The New York company reported a first quarter net loss of 81 cents a share on net premiums earned of $13.8 million. Analysts were expecting a loss of 78 cents a share with net earned premiums of $13.6 million.
Just the first few days of the severe winter storm that hammered Texas in February resulted in a year's worth of claims, Lemonade said in a letter to shareholders.
Shares of Lemonade at last check dropped 14% to $63.38.
Analysts at Morgan Stanley maintained an equal weight rating and $90 price target on the company.
"There is no launch date yet for Lemonade Car, but the guidance provided does not include any material contribution from this new product," analyst Michael Phillips said.

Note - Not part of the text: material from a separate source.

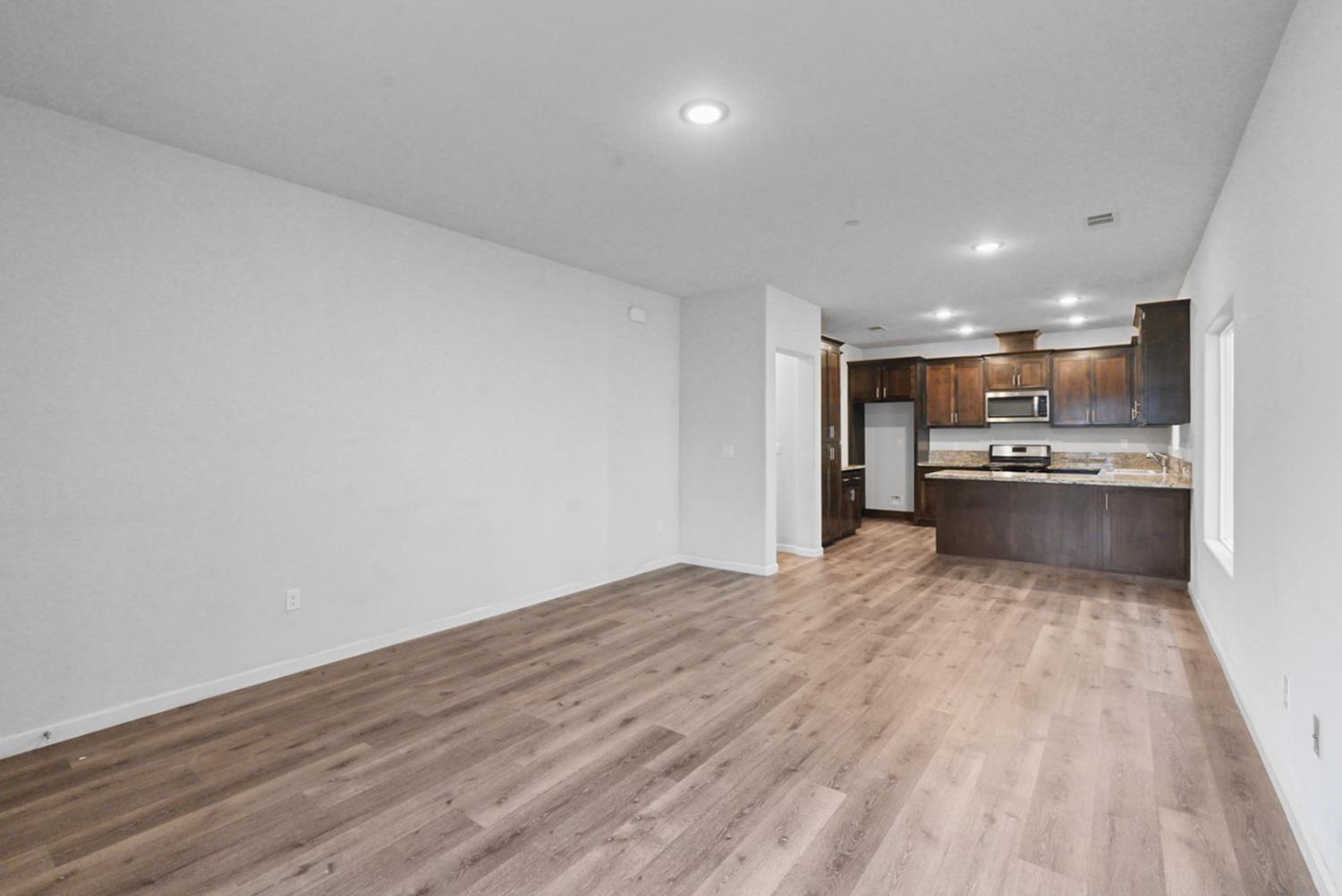 683 Granada Court Merced, CA 95341 - Photo 2 of 9 a view of kitchen with wooden floor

"As we highlighted in our joint note with our autos analyst, we believe the venture into the auto market should provide for a successful growth strategy, but foresee a range of issues to be dealt with (i.e., capital expenditure, possible higher loss and expense ratios, regulation)."
On a more bullish note, analysts at JMP Securities reiterated a market outperform rating and $130 price target.
"Lemonade offered a retention metric that suggests its ability to bundle and continued progress with customer graduations are improving duration and spend with Lemonade," analyst Ronald Josey said.
"With auto insurance likely to be launched in 2021, we believe bundling and graduation rates can continue to improve as it leverages its [artificial-intelligence]-led tech infrastructure and growing customer base."